▶ [Saved data entries]
-- -- --

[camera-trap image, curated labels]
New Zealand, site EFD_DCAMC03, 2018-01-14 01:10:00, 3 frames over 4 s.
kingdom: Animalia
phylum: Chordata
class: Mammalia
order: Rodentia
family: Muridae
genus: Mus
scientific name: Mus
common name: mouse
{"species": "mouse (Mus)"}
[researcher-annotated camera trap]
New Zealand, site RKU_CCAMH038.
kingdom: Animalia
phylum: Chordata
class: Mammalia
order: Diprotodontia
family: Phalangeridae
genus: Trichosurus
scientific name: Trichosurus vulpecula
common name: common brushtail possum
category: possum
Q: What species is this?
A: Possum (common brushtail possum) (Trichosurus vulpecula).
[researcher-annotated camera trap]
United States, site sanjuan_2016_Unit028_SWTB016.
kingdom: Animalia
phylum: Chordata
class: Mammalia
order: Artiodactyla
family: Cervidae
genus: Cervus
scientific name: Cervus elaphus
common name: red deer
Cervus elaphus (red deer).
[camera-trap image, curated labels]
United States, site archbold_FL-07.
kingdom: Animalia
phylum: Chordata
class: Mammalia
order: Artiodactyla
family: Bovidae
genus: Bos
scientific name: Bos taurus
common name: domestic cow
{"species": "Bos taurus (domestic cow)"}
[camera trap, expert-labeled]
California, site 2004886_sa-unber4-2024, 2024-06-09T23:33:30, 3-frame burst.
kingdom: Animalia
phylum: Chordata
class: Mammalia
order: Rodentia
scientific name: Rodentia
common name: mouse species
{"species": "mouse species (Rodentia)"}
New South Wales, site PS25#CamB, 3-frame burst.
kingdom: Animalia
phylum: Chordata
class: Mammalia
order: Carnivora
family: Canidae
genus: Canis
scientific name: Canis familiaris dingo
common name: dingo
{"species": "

-- -- --

Copy out each line of the records where the string "burst" appears.

▶ [Completed exercise]
California, site 2004886_sa-unber4-2024, 2024-06-09T23:33:30, 3-frame burst.
New South Wales, site PS25#CamB, 3-frame burst.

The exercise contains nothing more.